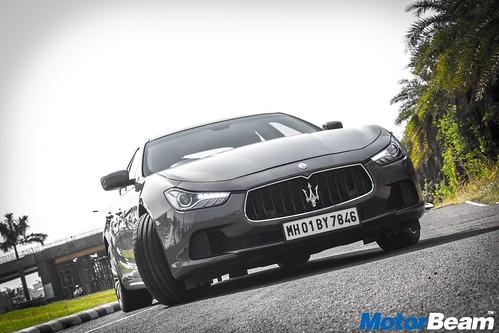 2017-Maserati-Ghibli-07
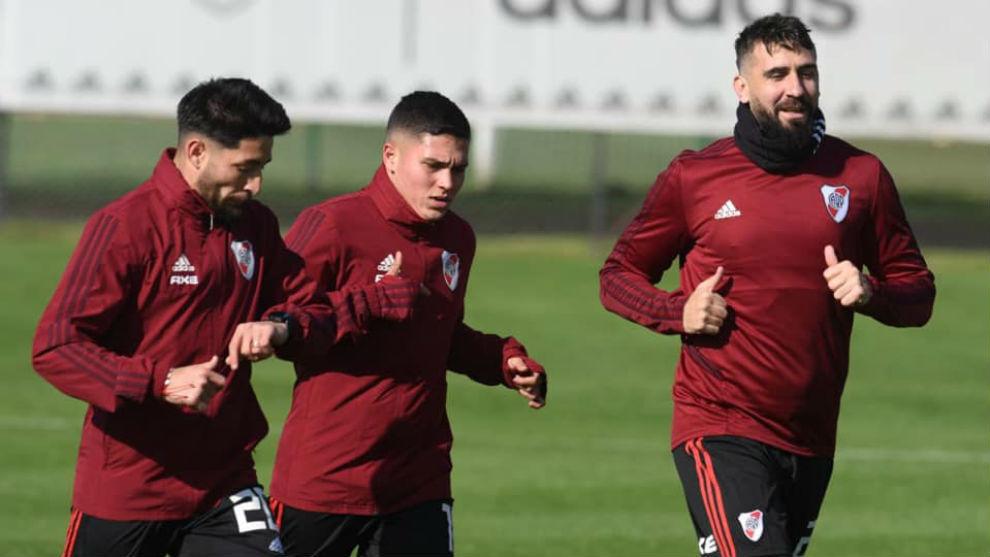 Juan Fernando Quintero realiza trabajos con la pelota desde su lesión de ligamentos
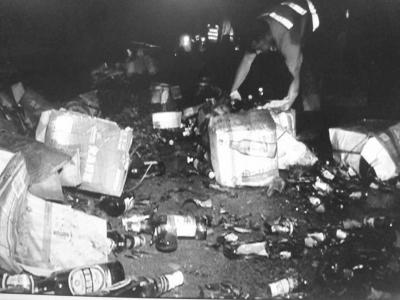 海口:面包車高速路爆胎撞護欄 100箱啤酒碎了一地圖片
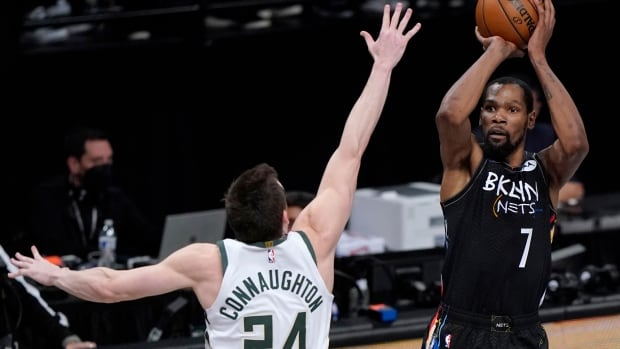 Kevin Durant authors masterpiece to lead Nets' 17-point comeback win over Bucks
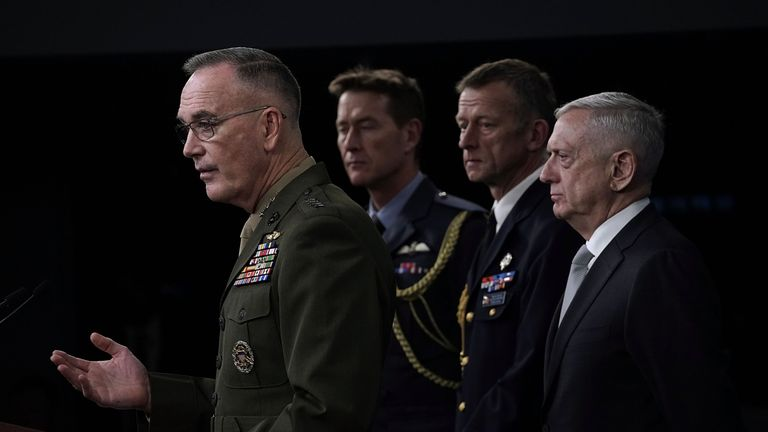 US Defence Secretary Jim Mattis (R) and Chairman of the Joint Chiefs of Staff Gen Joseph Dunford (L)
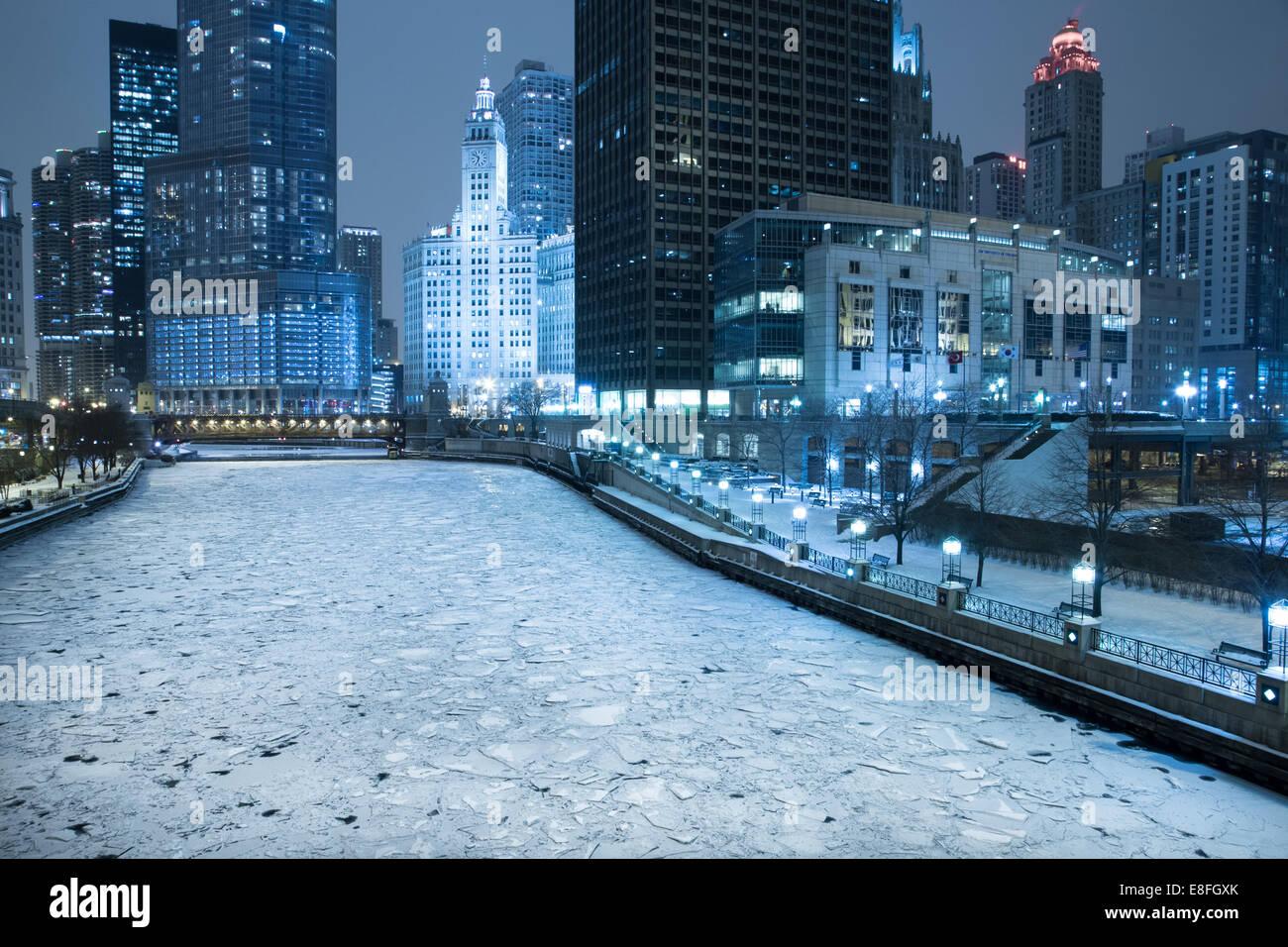 USA, Illinois, Chicago, Frozen River in der Stadt bei Nacht Stockbild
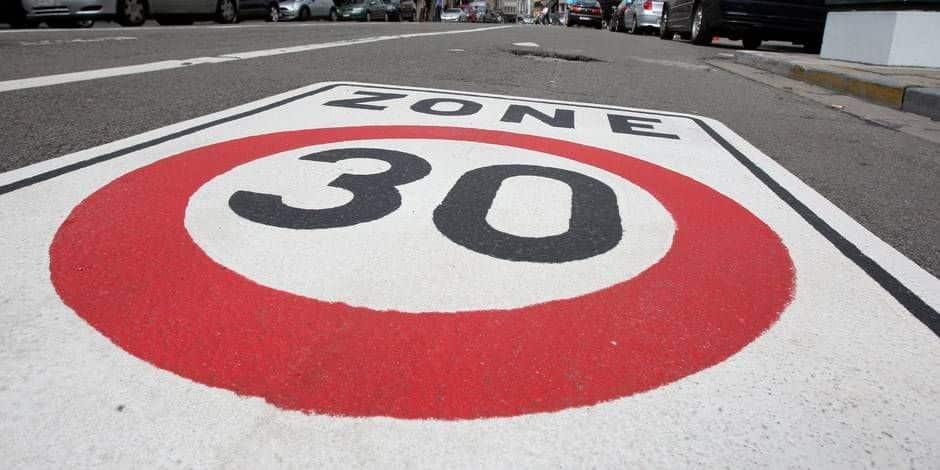 """Zone 30 à Bruxelles: """"Comment apprendre à conduire sans jamais passer la 3ème ?"""""""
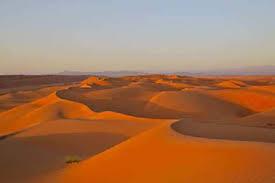 Resultado de imagen de La llanura costera, • Un desierto vasto y llano que cubre gran parte del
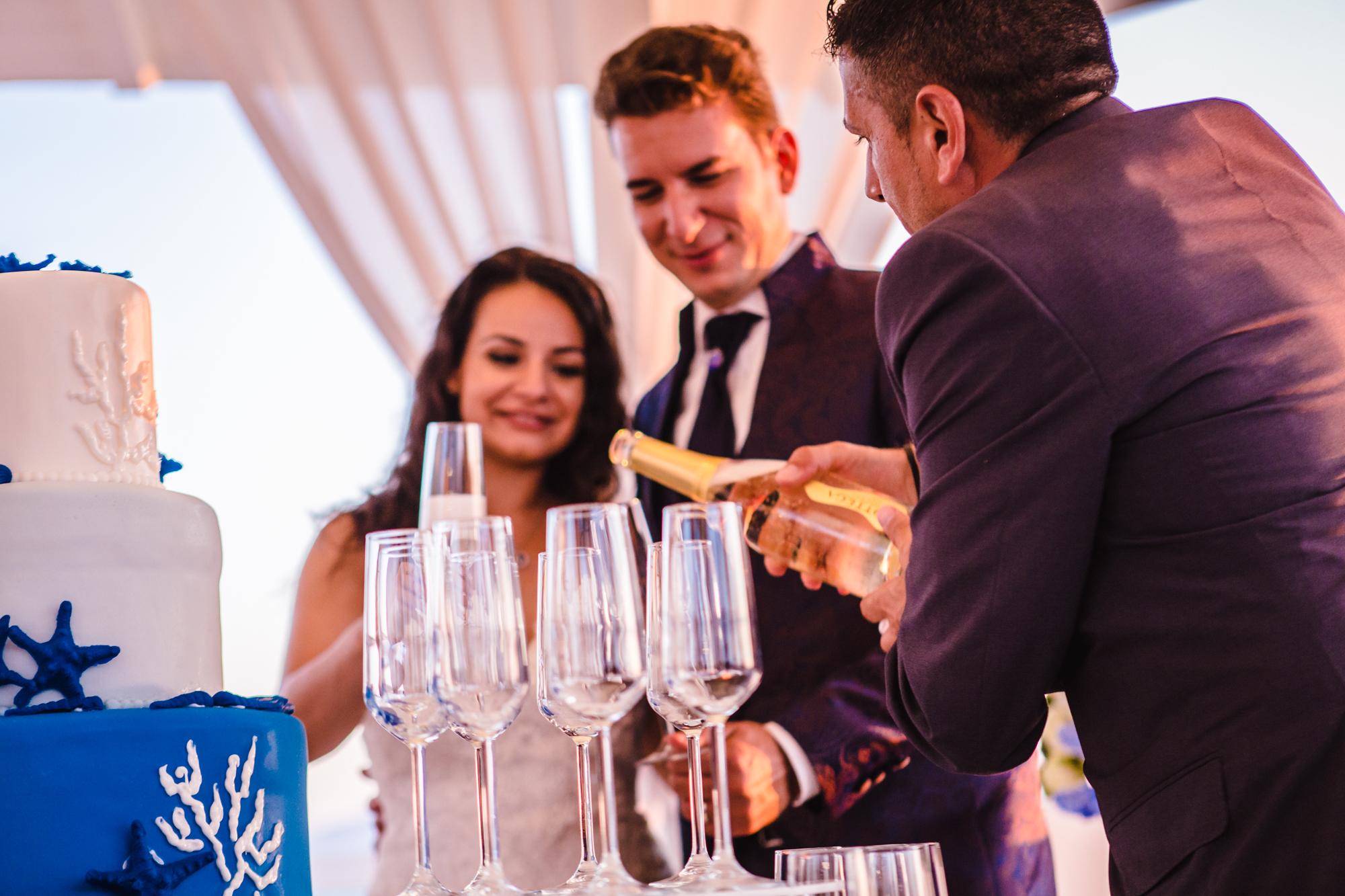 Matrimonio Spiaggia Brindisi : Matrimonio in spiaggia napoli il brindisi agli sposi sohal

──────

PROBLEM TO SOLVE. Everything in the listing above except the pictures should be duplicated exactly.

ANSWER TO THIS TASK.
 2017-Maserati-Ghibli-07
 Juan Fernando Quintero realiza trabajos con la pelota desde su lesión de ligamentos
 海口:面包車高速路爆胎撞護欄 100箱啤酒碎了一地圖片
 Kevin Durant authors masterpiece to lead Nets' 17-point comeback win over Bucks
 US Defence Secretary Jim Mattis (R) and Chairman of the Joint Chiefs of Staff Gen Joseph Dunford (L)
 USA, Illinois, Chicago, Frozen River in der Stadt bei Nacht Stockbild
 """Zone 30 à Bruxelles: """"Comment apprendre à conduire sans jamais passer la 3ème ?"""""""
 Resultado de imagen de La llanura costera, • Un desierto vasto y llano que cubre gran parte del
 Matrimonio Spiaggia Brindisi : Matrimonio in spiaggia napoli il brindisi agli sposi sohal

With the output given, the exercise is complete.